In reply to: Roxanne Reid-Bennett (#14)

Re: Approach to Data Summary and Analysis

1. >500K rows per day into the calls table.
2. Very rarely. The only common query is gathering users that have not been
called "today" (along with some other qualifying criteria). More analytical
queries/reports are done for internal use and it is not essential that they
be lickity-split.
a. Usually just one connection at a time executes read queries.
b. the users not called today query will be done once a day.
c. Daily
d. All users for the last year (if you are asking about retention). We will
also rarely have to run for all time.
e. Not that I'm aware of (or seen) today.
f. For the simple queries we cannot afford latency between calls and
querying who was already called.

While I don't seem to be getting much support for it here :D my write
performance (which is most essential) has been much better since I further
normalized the tables and made it so that NULL is never used and data is
never updated (i.e. it is immutable once it is written).

● **Data excerpts**:
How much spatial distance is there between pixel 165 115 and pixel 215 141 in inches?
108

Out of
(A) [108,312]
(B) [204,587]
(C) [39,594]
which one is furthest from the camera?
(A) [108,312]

● **Problems and tasks**:
**a.** Please rewrite the paragraph of the forum reply that begins "While I don't seem to be getting much support" in one or two shorter sentences, keeping its main facts.
**b.** For each statement, decide whether the forum reply agrees, answering yes or no and quoting the words of the forum reply that settle it.
(i) The calls table takes in more than 500K new entries per day.
(ii) The query for users not called today runs several times a day.
(iii) The internal analytical reports need to run very fast.

● **Solutions below**:
**a.** Write performance, the top priority, has improved a lot since the tables were further normalized so that NULL is never used and data is never updated once written. The approach has drawn little support in the thread.

**b.**
(i) Yes: ">500K rows per day into the calls table."
(ii) No: "the users not called today query will be done once a day."
(iii) No: "it is not essential that they be lickity-split."